Pictures, each with a short caption:
= = = =
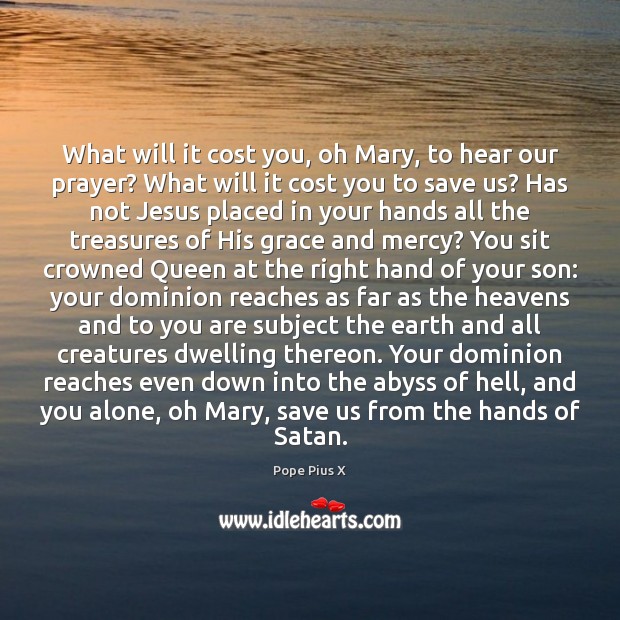 What will it cost you, oh Mary, to hear our prayer? What Pope Pius X Picture Quote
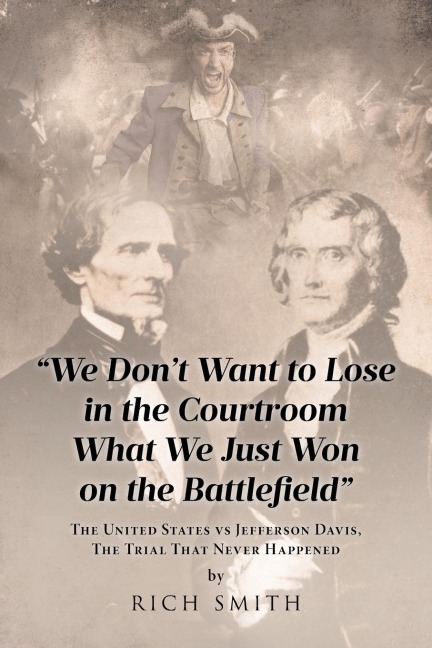 We Dont Want to Lose in the Courtroom What We Just Won on the Battlefield: The United States vs Jefferson Davis, The Trial That Never Happened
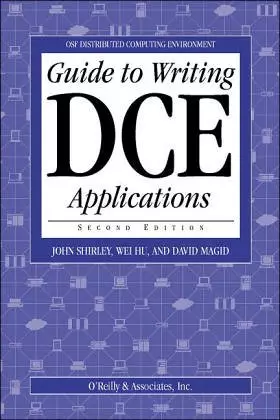 Couverture du produit · OSG DISTRIBUTED COMPUTING ENVIRONMENT - GUIDE TO WRITING DCE APPLICATIONS
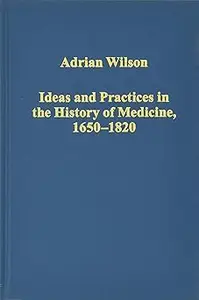 Ideas and Practices in the History of Medicine, 1650–1820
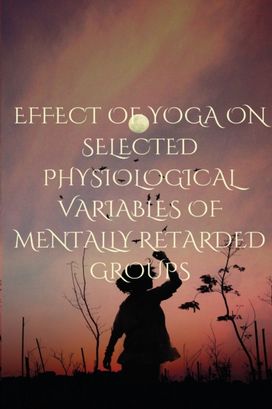 Effect of Yoga on Selected Physiological Variables of Mentally Retarded Groups Effect of Yoga on Selected Physiological Variables of Mentally Retarded Groups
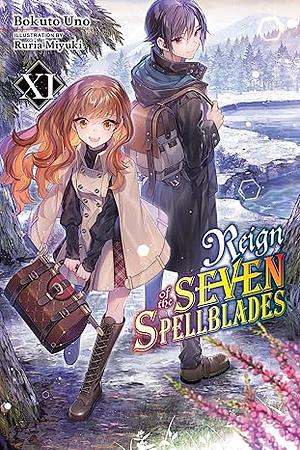 Reign of the Seven Spellblades, Vol. 11 (Light Novel) by Bokuto Uno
= = = =
### WHAT IS EXPECTED
Copy every caption in the material word for word, leaving the pictures out of your answer.

### OUTPUT BELOW
 What will it cost you, oh Mary, to hear our prayer? What Pope Pius X Picture Quote
 We Dont Want to Lose in the Courtroom What We Just Won on the Battlefield: The United States vs Jefferson Davis, The Trial That Never Happened
 Couverture du produit · OSG DISTRIBUTED COMPUTING ENVIRONMENT - GUIDE TO WRITING DCE APPLICATIONS
 Ideas and Practices in the History of Medicine, 1650–1820
 Effect of Yoga on Selected Physiological Variables of Mentally Retarded Groups Effect of Yoga on Selected Physiological Variables of Mentally Retarded Groups
 Reign of the Seven Spellblades, Vol. 11 (Light Novel) by Bokuto Uno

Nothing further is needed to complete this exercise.